How important to the Christian faith is the resurrection of Christ? The simple answer is, “It means everything!” The apostle Paul said to the Corinthian Christians, “If Christ has not been raised, our preaching is useless and so is your faith” (I Corinthians 15:17).
Even so, many people in our world today do not believe that the resurrection of Christ actually happened. They portray the disciples in one of two ways: either as gullible rubes with a weakness for ghost stories, or as shrewd conspirators who conceived the resurrection as a fabrication in order to jump-start their new religion. The Bible paints an entirely different story.
As for the first theory, the Gospels describe the followers of Jesus as the people most leery of the rumors that Christ had risen from the dead. The disciple Thomas, often called doubting Thomas, said he would not believe unless he could touch the nail prints in his hand. The truth is that all of the disciples did not believe the wild story by the women who said they had seen Jesus alive. Matthew’s Gospel said that even after Jesus appeared to the disciples, “some doubted.” They could hardly be called gullible.
As for the second theory, the Gospels show the disciples cringing in locked rooms, terrified that the same thing could happen to them as happened to Jesus. Too afraid to attend the burial of Jesus, they left it to a couple of women to care for His body. The terrified disciples seemed utterly incapable of concocting a faked resurrection story, or of stealing His body.

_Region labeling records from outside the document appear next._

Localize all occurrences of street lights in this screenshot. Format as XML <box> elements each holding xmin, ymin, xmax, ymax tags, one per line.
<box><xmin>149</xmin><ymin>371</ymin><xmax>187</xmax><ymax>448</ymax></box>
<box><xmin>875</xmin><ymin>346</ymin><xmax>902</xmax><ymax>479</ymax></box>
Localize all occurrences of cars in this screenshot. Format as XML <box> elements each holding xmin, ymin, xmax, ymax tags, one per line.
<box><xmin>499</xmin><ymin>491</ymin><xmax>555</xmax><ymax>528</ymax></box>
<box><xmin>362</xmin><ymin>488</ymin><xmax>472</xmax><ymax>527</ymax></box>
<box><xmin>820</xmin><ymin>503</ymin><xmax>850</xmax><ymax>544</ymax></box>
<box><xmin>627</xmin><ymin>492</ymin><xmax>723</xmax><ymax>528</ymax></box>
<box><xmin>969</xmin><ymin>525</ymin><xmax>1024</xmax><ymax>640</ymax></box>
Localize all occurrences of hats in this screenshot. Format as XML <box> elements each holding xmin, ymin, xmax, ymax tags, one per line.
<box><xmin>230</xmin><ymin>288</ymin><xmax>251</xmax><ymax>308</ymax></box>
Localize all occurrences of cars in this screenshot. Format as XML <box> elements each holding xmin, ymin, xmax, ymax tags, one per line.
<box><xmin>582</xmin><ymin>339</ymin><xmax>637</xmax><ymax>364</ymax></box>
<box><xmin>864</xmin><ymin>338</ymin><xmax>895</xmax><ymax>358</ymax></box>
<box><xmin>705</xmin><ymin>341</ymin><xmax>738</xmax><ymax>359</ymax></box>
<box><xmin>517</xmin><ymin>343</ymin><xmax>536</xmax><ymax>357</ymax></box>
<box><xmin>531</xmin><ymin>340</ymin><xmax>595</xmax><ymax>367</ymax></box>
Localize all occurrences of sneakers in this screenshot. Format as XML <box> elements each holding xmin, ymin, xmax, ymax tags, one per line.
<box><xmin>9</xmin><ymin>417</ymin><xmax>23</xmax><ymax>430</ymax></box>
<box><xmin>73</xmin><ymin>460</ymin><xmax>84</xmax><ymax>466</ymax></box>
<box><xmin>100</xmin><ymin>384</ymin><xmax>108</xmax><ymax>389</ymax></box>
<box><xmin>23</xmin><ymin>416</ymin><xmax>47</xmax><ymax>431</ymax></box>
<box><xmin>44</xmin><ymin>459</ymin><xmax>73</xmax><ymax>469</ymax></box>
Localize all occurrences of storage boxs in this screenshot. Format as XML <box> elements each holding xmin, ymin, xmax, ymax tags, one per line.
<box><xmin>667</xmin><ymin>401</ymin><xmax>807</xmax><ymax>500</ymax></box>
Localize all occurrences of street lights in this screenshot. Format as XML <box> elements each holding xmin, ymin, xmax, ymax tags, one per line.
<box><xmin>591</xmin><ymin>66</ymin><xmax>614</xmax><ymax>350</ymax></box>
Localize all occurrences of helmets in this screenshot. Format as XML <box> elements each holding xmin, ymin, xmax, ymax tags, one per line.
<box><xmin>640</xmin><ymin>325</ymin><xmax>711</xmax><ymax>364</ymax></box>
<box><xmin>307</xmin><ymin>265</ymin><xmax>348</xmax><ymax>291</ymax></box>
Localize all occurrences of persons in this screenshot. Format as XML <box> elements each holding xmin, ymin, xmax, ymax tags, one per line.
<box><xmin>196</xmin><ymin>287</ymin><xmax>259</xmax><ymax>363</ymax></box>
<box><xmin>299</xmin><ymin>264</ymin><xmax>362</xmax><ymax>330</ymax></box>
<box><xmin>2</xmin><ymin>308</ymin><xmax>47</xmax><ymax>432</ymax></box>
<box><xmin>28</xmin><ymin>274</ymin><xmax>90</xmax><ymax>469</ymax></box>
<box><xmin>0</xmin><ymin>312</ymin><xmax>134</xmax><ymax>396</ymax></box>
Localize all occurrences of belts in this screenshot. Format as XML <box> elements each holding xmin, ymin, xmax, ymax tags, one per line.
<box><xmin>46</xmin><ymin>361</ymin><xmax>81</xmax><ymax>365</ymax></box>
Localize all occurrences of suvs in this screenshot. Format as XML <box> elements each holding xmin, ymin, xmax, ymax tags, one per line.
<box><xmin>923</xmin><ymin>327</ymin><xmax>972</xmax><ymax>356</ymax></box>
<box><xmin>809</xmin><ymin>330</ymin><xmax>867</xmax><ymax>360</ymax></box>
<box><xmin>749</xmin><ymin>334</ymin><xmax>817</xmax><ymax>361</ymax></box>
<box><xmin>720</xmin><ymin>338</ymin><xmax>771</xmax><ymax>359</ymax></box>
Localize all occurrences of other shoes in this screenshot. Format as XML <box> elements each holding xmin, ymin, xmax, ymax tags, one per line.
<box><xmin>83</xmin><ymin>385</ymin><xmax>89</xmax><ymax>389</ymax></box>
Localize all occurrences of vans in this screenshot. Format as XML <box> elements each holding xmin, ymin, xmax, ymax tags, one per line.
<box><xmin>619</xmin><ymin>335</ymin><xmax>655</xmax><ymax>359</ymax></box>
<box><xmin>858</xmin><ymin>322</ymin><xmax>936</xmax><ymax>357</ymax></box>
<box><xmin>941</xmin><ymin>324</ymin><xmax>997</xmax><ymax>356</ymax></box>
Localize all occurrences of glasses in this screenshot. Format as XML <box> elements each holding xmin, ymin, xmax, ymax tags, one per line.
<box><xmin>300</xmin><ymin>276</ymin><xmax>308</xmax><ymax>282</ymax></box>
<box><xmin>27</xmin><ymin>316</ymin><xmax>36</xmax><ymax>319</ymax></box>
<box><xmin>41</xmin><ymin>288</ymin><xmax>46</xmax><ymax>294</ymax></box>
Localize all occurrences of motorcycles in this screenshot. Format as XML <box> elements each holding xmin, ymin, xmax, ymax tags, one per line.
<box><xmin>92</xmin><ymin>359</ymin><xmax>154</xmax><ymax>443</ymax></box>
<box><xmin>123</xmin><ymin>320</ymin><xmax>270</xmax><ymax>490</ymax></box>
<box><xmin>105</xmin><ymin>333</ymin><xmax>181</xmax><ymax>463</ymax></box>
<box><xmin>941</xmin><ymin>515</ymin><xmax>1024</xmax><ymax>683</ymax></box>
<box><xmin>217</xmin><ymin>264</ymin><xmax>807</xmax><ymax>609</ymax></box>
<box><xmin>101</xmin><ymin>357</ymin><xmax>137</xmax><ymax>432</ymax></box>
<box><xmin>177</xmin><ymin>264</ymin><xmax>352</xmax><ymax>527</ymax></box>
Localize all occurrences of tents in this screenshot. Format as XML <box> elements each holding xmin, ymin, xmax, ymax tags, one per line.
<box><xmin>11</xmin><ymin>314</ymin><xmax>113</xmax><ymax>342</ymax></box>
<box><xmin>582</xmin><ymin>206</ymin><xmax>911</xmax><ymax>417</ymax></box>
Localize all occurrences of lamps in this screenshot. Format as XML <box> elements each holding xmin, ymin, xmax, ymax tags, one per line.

Those who do not believe the resurrection of Jesus took place forget how hard it was for the disciples to accept it. The empty tomb only demonstrated that He was not there, not that He had risen. Convincing these skeptics would require intimate, personal encounters with the One who had been their Master. Luke gives the account of two followers on the road to Emmaus who are joined by Jesus, but they did not recognize Him. When they finally did recognize Jesus, He disappeared.
They rushed back to Jerusalem and found the disciples meeting behind locked doors. They spilled out their incredible story, saying, “Jesus is somewhere out there alive.” Suddenly, without warning, even as the doubting disciples argued against that possibility, Jesus appeared in their midst. “I am not a ghost,” He declared, “Touch my scars. It is I myself.” Even then the doubters persisted . . . that is, until Jesus offered to eat a piece of fish. Ghosts do not eat fish. A mirage cannot cause food to disappear.
In the six weeks between the Resurrection and the Ascension, Jesus made His identity so obvious that no disciple could ever deny Him again. Even James, the brother of Jesus, perhaps the last holdout unbeliever, capitulated after one of the appearances of Jesus, and he became the leader of the church in Jerusalem. According to Josephus, the Jewish historian, James became one of the earliest Christian martyrs.
One need only read the Gospels’ descriptions of disciples huddling behind locked doors and then proceed to the descriptions in Acts of the same men proclaiming Christ openly in the streets and in jail cells to perceive the seismic significance of what took place on that first Easter Sunday morning. These disciples went out to carry the news to the world. All of them with the exception of John became martyrs for their belief.
When the English journalist, Frank Morrison, began to write his classic book, Who Moved the Stone? he was determined to disprove the resurrection. He looked at all the evidence — and became a believer.